ПРИВЕДЕННЫЙ ФРАГМЕНТ:
========

Первый юбилей Международного фестиваля Мстислава Ростроповича совпал с другой круглой датой. Правда, не праздничной, а напоминающей о драматической странице биографии музыканта. Это его выезд с семьей из страны, состоявшийся в 1974 году. Незадолго до «командировки Министерства культуры СССР» (так это было оформлено) М. Ростропович и Г. Вишневская посещали Саратов, о чем с удовольствием вспоминает наш постоянный автор.
В Саратов, где я когда-то жил и учился, Мстислав Леопольдович Ростропович приезжал всегда с особым удовольствием. Во-первых, там жила его любимая двоюродная сестра, пианистка Татьяна Георгиевна Малиновская. Во-вторых, был период, когда Саратов остался одним из немногих городов, где ему давали не только выступать, но и общаться с коллегами, со студентами. Мне посчастливилось быть свидетелем этих событий, участвовать в них в качестве скрипача и пытаться обозревать их в роли рецензента, правда, несостоявшегося, о чем ниже.
В начале 1970-х была популярна такая байка. Будто бы Ростропович спросил тогдашнего секретаря ЦК по идеологии и будущего министра культуры СССР Демичева, почему его, знаменитого виолончелиста, перестали выпускать за границу. И услышал в ответ, что наказан за приют, данный Солженицыну. Реакцию Ростроповича мы цитировали друг другу с особым удовольствием: «Я и не знал, что играть для советских людей – наказание».

========

УСЛОВИЯ ЗАДАНИЙ:
[1] Ответьте по фрагменту о Ростроповиче:
(а) В каком году Ростропович выехал с семьей из страны?
(б) Кем Ростроповичу приходилась Татьяна Георгиевна Малиновская?
(в) За что, согласно байке, Ростропович был наказан?
[2] Соберите из записей все строки, содержащие строку «surface», с учетом регистра.

========

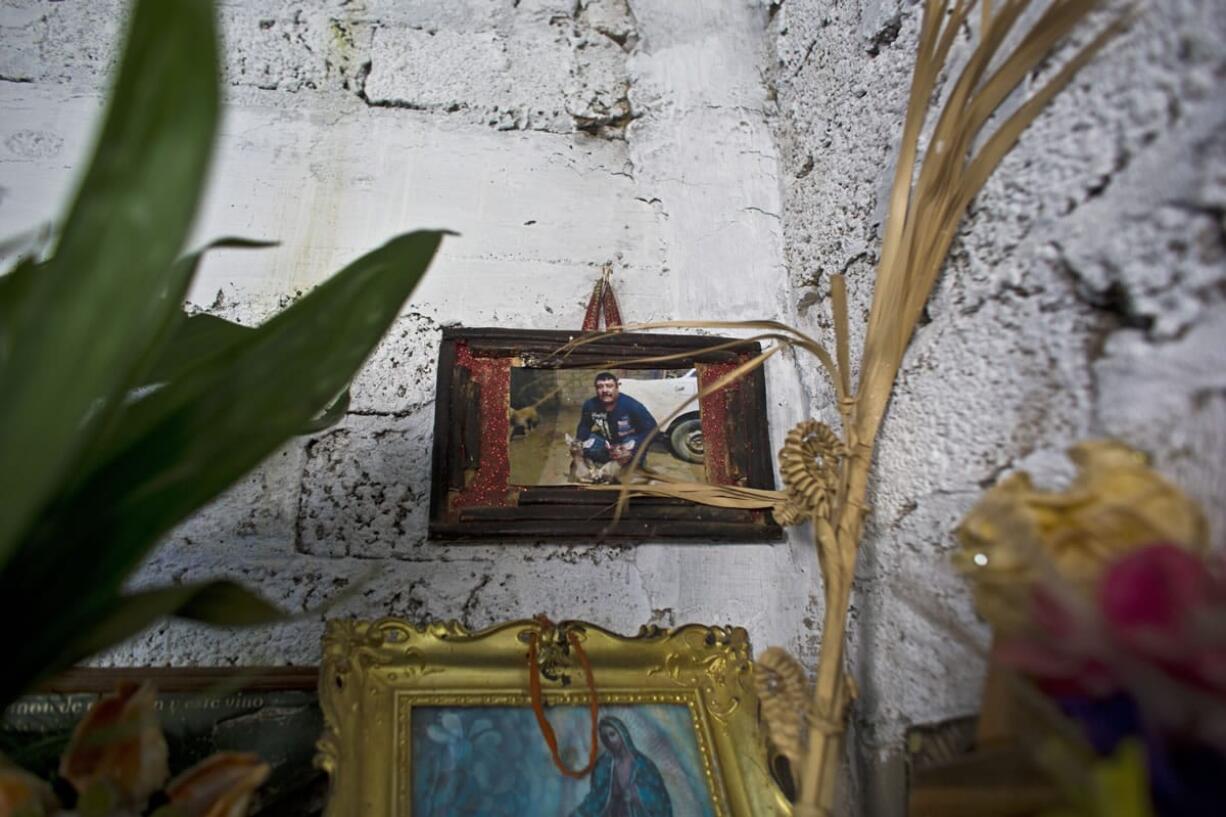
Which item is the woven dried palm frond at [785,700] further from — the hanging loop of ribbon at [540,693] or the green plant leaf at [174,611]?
the green plant leaf at [174,611]

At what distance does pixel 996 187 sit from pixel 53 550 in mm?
680

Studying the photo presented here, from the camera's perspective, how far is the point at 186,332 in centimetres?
66

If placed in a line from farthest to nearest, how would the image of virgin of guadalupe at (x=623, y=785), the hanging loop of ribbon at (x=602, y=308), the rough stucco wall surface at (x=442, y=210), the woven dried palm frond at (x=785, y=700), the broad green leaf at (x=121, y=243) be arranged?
the hanging loop of ribbon at (x=602, y=308)
the rough stucco wall surface at (x=442, y=210)
the image of virgin of guadalupe at (x=623, y=785)
the woven dried palm frond at (x=785, y=700)
the broad green leaf at (x=121, y=243)

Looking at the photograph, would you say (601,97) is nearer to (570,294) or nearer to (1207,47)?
(570,294)

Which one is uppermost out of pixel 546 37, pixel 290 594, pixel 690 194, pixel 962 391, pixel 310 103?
pixel 546 37

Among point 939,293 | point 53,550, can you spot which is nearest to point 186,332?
point 53,550

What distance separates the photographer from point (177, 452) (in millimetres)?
480

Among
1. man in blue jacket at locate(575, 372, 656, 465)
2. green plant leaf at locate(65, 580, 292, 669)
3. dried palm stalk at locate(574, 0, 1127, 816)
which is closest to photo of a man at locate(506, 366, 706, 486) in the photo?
man in blue jacket at locate(575, 372, 656, 465)

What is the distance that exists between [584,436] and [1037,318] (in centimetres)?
46

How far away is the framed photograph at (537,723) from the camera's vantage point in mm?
657

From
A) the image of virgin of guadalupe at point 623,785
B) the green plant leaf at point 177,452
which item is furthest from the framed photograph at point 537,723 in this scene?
the green plant leaf at point 177,452

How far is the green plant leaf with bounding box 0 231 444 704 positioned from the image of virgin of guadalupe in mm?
394

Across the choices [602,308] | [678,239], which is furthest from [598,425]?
[678,239]

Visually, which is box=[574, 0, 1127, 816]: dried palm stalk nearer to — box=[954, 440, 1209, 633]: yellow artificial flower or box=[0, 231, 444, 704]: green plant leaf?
box=[954, 440, 1209, 633]: yellow artificial flower
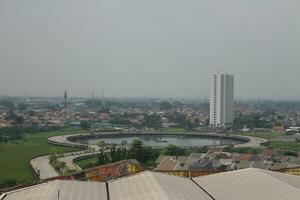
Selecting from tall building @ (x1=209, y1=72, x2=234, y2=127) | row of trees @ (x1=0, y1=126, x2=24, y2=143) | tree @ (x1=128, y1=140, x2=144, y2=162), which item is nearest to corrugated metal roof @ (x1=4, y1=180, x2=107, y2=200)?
tree @ (x1=128, y1=140, x2=144, y2=162)

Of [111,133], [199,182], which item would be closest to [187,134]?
[111,133]

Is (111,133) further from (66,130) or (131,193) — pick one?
(131,193)

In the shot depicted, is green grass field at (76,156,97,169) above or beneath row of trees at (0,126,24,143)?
beneath

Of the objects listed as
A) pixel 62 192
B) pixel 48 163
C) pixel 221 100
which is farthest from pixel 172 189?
pixel 221 100

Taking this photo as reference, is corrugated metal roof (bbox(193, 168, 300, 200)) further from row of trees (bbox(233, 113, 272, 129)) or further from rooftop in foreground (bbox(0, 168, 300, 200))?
row of trees (bbox(233, 113, 272, 129))

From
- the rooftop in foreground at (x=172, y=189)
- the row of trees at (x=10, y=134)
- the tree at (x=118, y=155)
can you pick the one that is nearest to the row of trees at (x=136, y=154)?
the tree at (x=118, y=155)

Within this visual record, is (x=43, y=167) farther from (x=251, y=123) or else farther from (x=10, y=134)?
(x=251, y=123)

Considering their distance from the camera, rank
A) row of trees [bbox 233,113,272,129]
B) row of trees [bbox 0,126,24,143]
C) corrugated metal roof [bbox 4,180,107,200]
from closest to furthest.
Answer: corrugated metal roof [bbox 4,180,107,200]
row of trees [bbox 0,126,24,143]
row of trees [bbox 233,113,272,129]
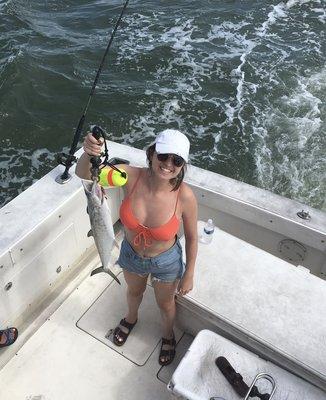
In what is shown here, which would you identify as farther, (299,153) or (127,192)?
(299,153)

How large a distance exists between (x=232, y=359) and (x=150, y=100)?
273 inches

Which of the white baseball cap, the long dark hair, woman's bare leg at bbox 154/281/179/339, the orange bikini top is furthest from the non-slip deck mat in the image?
the white baseball cap

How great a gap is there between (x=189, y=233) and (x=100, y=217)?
2.05ft

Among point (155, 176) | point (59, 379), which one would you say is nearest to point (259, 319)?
point (155, 176)

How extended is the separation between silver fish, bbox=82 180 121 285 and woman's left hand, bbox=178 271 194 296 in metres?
0.56

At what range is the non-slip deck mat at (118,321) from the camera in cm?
336

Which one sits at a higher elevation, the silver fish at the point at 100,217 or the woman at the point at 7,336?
the silver fish at the point at 100,217

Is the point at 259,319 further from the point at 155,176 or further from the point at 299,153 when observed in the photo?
the point at 299,153

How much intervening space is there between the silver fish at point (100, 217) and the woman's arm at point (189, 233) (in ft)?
1.66

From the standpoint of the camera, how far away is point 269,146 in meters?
7.57

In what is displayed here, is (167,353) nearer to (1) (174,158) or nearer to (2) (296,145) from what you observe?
(1) (174,158)

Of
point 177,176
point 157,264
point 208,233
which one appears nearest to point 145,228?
point 157,264

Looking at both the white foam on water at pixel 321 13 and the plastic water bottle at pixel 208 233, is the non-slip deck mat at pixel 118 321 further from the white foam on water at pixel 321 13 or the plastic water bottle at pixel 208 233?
the white foam on water at pixel 321 13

========

РЕЗУЛЬТАТЫ ВЫПОЛНЕНИЯ:
[1]
(а) В 1974 году.
(б) Любимой двоюродной сестрой, пианисткой.
(в) За приют, данный Солженицыну.

[2]
If placed in a line from farthest to nearest, how would the image of virgin of guadalupe at (x=623, y=785), the hanging loop of ribbon at (x=602, y=308), the rough stucco wall surface at (x=442, y=210), the woven dried palm frond at (x=785, y=700), the broad green leaf at (x=121, y=243) be arranged?
the rough stucco wall surface at (x=442, y=210)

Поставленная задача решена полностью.